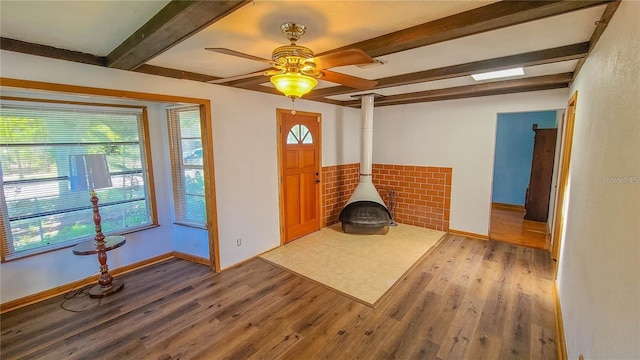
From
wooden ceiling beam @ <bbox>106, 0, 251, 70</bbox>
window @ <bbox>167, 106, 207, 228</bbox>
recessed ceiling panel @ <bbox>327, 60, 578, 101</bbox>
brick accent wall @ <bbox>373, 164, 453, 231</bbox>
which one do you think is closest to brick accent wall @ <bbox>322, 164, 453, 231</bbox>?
brick accent wall @ <bbox>373, 164, 453, 231</bbox>

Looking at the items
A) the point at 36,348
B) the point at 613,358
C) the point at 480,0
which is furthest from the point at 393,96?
the point at 36,348

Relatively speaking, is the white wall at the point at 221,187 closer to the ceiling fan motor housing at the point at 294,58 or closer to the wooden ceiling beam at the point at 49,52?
the wooden ceiling beam at the point at 49,52

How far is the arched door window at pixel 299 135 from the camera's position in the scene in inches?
163

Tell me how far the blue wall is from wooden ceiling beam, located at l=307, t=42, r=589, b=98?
3823mm

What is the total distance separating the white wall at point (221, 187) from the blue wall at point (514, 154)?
179 inches

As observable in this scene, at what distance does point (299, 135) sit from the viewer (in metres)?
4.26

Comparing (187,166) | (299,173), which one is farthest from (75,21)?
(299,173)

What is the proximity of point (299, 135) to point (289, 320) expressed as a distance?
2.71 m

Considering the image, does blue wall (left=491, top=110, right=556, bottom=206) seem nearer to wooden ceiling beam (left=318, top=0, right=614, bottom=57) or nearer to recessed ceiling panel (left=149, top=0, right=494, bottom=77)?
wooden ceiling beam (left=318, top=0, right=614, bottom=57)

════════════════

* **Task details**
Please reproduce the records word for word, beginning with the line that contains "How far is the" and going on through the end of the records.

* **Task solution**
How far is the arched door window at pixel 299 135 from the camera's position in the scene in inches?
163

Tell me how far the blue wall is from wooden ceiling beam, located at l=307, t=42, r=589, b=98?
3823mm

What is the total distance separating the white wall at point (221, 187) from the blue wall at point (514, 154)?
179 inches

As observable in this scene, at what distance does point (299, 135) sit from the viewer (in metres)?
4.26

Comparing (187,166) | (299,173), which one is farthest from (75,21)?
(299,173)

What is the proximity of point (299, 135) to point (289, 320) expressed as a distance?
2.71 m

Considering the image, does blue wall (left=491, top=110, right=556, bottom=206) seem nearer to wooden ceiling beam (left=318, top=0, right=614, bottom=57) or nearer to recessed ceiling panel (left=149, top=0, right=494, bottom=77)?
wooden ceiling beam (left=318, top=0, right=614, bottom=57)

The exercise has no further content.